Conservation and Management

edited by Michael J. Lacki, John P. Hayes, and Allen Kurta foreword by Merlin D. Tuttle

Although bats are often thought of as cave dwellers, many species depend on forests for all or part of the year. Of the 45 species of bats in North America, more than half depend on forests, using the bark of trees, tree cavities, or canopy foliage as roosting sites. Over the past two decades it has become increasingly clear that bat conservation and management are strongly linked to the health of forests within their range.

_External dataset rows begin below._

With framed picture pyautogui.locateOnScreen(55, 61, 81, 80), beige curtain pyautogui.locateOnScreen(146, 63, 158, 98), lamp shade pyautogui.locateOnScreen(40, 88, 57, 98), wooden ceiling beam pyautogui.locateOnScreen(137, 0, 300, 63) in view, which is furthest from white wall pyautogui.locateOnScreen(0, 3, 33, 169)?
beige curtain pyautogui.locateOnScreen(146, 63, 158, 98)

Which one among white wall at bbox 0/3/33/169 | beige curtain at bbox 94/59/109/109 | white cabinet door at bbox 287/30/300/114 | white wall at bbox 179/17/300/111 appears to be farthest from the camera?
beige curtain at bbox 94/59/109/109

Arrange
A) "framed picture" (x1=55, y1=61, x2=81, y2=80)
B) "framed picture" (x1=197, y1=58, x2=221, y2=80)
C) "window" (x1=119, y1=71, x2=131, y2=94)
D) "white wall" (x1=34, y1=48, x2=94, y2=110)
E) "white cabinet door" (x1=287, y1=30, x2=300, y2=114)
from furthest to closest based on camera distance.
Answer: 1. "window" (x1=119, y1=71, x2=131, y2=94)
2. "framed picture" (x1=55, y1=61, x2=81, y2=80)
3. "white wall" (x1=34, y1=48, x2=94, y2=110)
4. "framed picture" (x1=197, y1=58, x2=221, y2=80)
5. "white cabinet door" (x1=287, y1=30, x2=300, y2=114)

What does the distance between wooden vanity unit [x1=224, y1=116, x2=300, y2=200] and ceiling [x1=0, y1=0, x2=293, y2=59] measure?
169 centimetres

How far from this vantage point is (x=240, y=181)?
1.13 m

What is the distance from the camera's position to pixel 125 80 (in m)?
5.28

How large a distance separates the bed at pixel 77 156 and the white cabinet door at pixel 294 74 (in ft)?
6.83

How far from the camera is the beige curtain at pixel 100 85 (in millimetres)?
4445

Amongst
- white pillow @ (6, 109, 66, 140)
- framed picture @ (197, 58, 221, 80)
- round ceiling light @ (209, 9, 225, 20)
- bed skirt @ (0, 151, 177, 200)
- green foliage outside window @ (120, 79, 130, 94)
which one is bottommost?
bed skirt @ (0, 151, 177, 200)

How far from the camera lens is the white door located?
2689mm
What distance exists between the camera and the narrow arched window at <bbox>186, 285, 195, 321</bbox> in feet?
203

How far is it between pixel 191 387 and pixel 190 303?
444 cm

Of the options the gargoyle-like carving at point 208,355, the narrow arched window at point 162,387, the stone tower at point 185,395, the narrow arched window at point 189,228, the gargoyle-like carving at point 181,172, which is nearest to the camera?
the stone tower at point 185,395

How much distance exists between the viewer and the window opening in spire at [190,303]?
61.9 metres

Initially driven by concern for endangered species—the Indiana bat, for example—forest ecologists, timber managers, government agencies, and conservation organizations have been altering management plans and silvicultural practices to better accommodate bat species. Bats in Forests presents the work of a variety of experts who address many aspects of the ecology and conservation of bats. The chapter authors describe bat behavior, including the selection of roosts, foraging patterns, and seasonal migration as they relate to forests. They also discuss forest management and its influence on bat habitat. Both public lands and privately owned forests are considered, as well as techniques for monitoring bat populations and activity. The important role bats play in the ecology of forests—from control of insects to nutrient recycling—is revealed by a number of authors. Bat ecologists, bat conservationists, forest ecologists, and forest managers will find in this book an indispensable synthesis of the topics that concern them.